EXERCISE TASKS:
a) Answer these questions about the KVM patch discussion:
(i) How many bits of IPA is the stage2 page table currently hard coded to assume?
(ii) Which header file does the diff change?
(iii) To which file are the macros that depend on the "kvm" instance being moved?
b) Retype the KVM patch discussion from "On 26/04/18 14:35, Julien" to "No functional changes.".
c) Continue the KVM patch discussion from where it stops.

DOCUMENT SEGMENT:
——
On 26/04/18 14:35, Julien Grall wrote:
> Hi Suzuki,
>
> On 27/03/18 14:15, Suzuki K Poulose wrote:
>> Right now the stage2 page table for a VM is hard coded, assuming
>> an IPA of 40bits. As we are about to add support for per VM IPA,
>> prepare the stage2 page table helpers to accept the kvm instance
>> to make the right decision for the VM. No functional changes.


>> diff --git a/arch/arm/include/asm/kvm_arm.h b/arch/arm/include/asm/kvm_arm.h
>> index 3ab8b37..c3f1f9b 100644
>> --- a/arch/arm/include/asm/kvm_arm.h
>> +++ b/arch/arm/include/asm/kvm_arm.h
>> @@ -133,8 +133,7 @@
>>    * space.
>>    */
>>   #define KVM_PHYS_SHIFT    (40)
>> -#define KVM_PHYS_SIZE    (_AC(1, ULL) << KVM_PHYS_SHIFT)
>> -#define KVM_PHYS_MASK    (KVM_PHYS_SIZE - _AC(1, ULL))
>
> I assume you are moving them to kvm_mmu.h in order to match the arm64 side, right? If so, would not it make sense to make KVM_PHYS_SHIFT with it?
>
> [...]

I am moving all the macros that depend on the "kvm" instance to kvm_mmu.h.
——
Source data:

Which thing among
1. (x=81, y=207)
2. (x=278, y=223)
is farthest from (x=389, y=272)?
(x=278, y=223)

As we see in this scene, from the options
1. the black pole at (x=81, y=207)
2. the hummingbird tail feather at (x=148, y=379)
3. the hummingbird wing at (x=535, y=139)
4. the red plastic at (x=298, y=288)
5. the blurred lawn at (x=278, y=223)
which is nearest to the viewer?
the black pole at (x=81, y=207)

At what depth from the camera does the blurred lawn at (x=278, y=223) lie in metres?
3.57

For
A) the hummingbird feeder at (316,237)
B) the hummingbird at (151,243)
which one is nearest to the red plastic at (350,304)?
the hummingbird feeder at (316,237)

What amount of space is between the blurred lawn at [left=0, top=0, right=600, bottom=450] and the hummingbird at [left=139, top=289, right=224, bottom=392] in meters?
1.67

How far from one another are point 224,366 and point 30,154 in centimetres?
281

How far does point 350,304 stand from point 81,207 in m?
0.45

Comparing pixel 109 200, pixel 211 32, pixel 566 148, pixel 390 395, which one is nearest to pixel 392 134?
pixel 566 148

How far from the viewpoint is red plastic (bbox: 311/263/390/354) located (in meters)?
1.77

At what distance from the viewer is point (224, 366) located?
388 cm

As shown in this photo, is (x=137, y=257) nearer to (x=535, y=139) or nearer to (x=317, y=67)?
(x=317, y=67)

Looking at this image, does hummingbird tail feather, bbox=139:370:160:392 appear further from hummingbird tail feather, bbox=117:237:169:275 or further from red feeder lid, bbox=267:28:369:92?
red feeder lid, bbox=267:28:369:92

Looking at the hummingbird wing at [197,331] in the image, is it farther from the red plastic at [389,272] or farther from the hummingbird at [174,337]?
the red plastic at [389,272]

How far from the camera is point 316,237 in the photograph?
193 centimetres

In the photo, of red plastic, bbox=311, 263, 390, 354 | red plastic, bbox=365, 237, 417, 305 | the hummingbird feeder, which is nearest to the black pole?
——
ANSWERS BELOW:
a)
(i) 40 bits
(ii) arch/arm/include/asm/kvm_arm.h
(iii) kvm_mmu.h

b)
On 26/04/18 14:35, Julien Grall wrote:
> Hi Suzuki,
>
> On 27/03/18 14:15, Suzuki K Poulose wrote:
>> Right now the stage2 page table for a VM is hard coded, assuming
>> an IPA of 40bits. As we are about to add support for per VM IPA,
>> prepare the stage2 page table helpers to accept the kvm instance
>> to make the right decision for the VM. No functional changes.

c)
I will see if I can move the KVM_PHYS_SHIFT without much trouble.

>
>> diff --git a/arch/arm64/include/asm/kvm_mmu.h b/arch/arm64/include/asm/kvm_mmu.h
>> index 7faed6e..594c4e6 100644
>> --- a/arch/arm64/include/asm/kvm_mmu.h
>> +++ b/arch/arm64/include/asm/kvm_mmu.h
>> @@ -134,8 +134,11 @@ static inline unsigned long __kern_hyp_va(unsigned long v)
>>    * We currently only support a 40bit IPA.
>>    */
>>   #define KVM_PHYS_SHIFT    (40)
>> -#define KVM_PHYS_SIZE    (1UL << KVM_PHYS_SHIFT)
>> -#define KVM_PHYS_MASK    (KVM_PHYS_SIZE - 1UL)
>> +
>> +#define kvm_phys_shift(kvm)        KVM_PHYS_SHIFT
>> +#define kvm_phys_size(kvm)        (_AC(1, ULL) << kvm_phys_shift(kvm))
>
> NIT: is the _AC(...) necessary? It does not look like this function is going to be usable in assembly.
>
>> +#define kvm_phys_mask(kvm)        (kvm_phys_size(kvm) - _AC(1, ULL))
>
> Same here.
>

Ok, will drop them.

Cheers
Suzuki



2018-04-27 16:03:08

by Suzuki K Poulose

[permalink] [raw]
Subject: Re: [PATCH v2 08/17] kvm: arm/arm64: Prepare for VM specific stage2 translations

On 27/04/18 16:22, Suzuki K Poulose wrote:
> On 26/04/18 14:35, Julien Grall wrote:
>> Hi Suzuki,
>>
>> On 27/03/18 14:15, Suzuki K Poulose wrote:
>>> Right now the stage2 page table for a VM is hard coded, assuming
>>> an IPA of 40bits. As we are about to add support for per VM IPA,
>>> prepare the stage2 page table helpers to accept the kvm instance
>>> to make the right decision for the VM. No functional changes.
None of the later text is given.